━━━ Record extracts

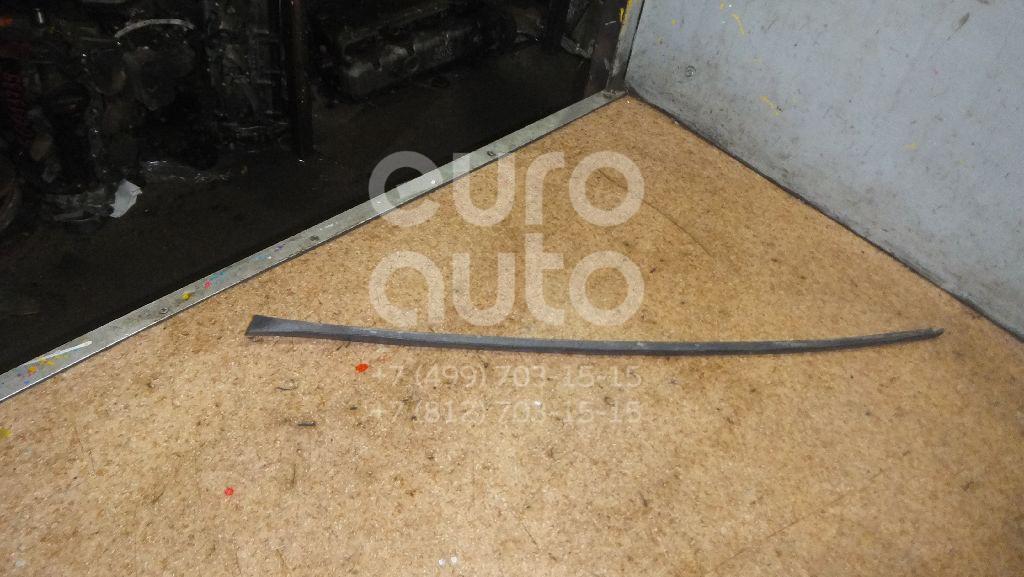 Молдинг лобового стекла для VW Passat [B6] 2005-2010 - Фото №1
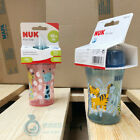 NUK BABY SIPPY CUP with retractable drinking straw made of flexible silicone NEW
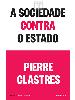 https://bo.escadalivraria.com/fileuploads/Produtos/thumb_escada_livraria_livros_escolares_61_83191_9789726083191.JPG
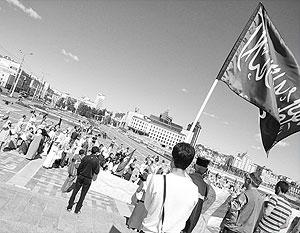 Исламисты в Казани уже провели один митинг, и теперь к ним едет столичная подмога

━━━━━━
━━━ Record extracts

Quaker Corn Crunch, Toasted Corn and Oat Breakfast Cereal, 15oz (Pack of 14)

━━━━━━

* _Aim of the task_
In the listing above, find the line with "Молдинг лобового стекла" and the line with "Исламисты в Казани". Copy both of them and every line between, exactly, but not the pictures.

* _Finished exercise_
 Молдинг лобового стекла для VW Passat [B6] 2005-2010 - Фото №1
 NUK BABY SIPPY CUP with retractable drinking straw made of flexible silicone NEW
 https://bo.escadalivraria.com/fileuploads/Produtos/thumb_escada_livraria_livros_escolares_61_83191_9789726083191.JPG
 Исламисты в Казани уже провели один митинг, и теперь к ним едет столичная подмога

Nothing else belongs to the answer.